_Task directions_
Copy all of the material below word for word, keeping every line the same.

_Source material_

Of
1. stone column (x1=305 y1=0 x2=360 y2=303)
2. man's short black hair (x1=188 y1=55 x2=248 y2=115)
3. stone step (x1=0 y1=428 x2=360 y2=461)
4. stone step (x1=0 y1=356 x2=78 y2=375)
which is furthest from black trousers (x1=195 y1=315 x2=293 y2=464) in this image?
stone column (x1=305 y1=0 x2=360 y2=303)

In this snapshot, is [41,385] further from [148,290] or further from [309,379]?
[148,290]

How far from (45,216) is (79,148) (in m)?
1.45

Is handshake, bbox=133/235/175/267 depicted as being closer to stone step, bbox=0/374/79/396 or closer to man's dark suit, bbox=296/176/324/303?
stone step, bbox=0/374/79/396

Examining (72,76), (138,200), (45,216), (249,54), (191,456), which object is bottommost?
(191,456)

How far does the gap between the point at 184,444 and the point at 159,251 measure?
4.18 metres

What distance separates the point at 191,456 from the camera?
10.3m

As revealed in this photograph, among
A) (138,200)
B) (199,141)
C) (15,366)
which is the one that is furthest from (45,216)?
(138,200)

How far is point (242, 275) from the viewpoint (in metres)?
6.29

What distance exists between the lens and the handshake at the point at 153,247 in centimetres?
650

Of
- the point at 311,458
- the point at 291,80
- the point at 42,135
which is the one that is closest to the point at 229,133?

_Response to the exercise_
Of
1. stone column (x1=305 y1=0 x2=360 y2=303)
2. man's short black hair (x1=188 y1=55 x2=248 y2=115)
3. stone step (x1=0 y1=428 x2=360 y2=461)
4. stone step (x1=0 y1=356 x2=78 y2=375)
which is furthest from black trousers (x1=195 y1=315 x2=293 y2=464) in this image?
stone column (x1=305 y1=0 x2=360 y2=303)

In this snapshot, is [41,385] further from [148,290] or further from [309,379]?
[148,290]

How far from (45,216) is (79,148) (in m)?
1.45

Is handshake, bbox=133/235/175/267 depicted as being closer to stone step, bbox=0/374/79/396 or closer to man's dark suit, bbox=296/176/324/303?
stone step, bbox=0/374/79/396

Examining (72,76), (138,200), (45,216), (249,54), (191,456), which object is bottommost?
(191,456)

How far does the gap between the point at 184,444 and the point at 159,251 measure?
4.18 metres

What distance separates the point at 191,456 from the camera?
10.3m

As revealed in this photograph, among
A) (138,200)
B) (199,141)
C) (15,366)
which is the one that is furthest from (45,216)?
(138,200)

How far is point (242, 275) from the viewpoint (in metres)?
6.29

What distance exists between the lens and the handshake at the point at 153,247 in centimetres?
650

Of
- the point at 311,458
- the point at 291,80
- the point at 42,135
which is the one that is closest to the point at 229,133?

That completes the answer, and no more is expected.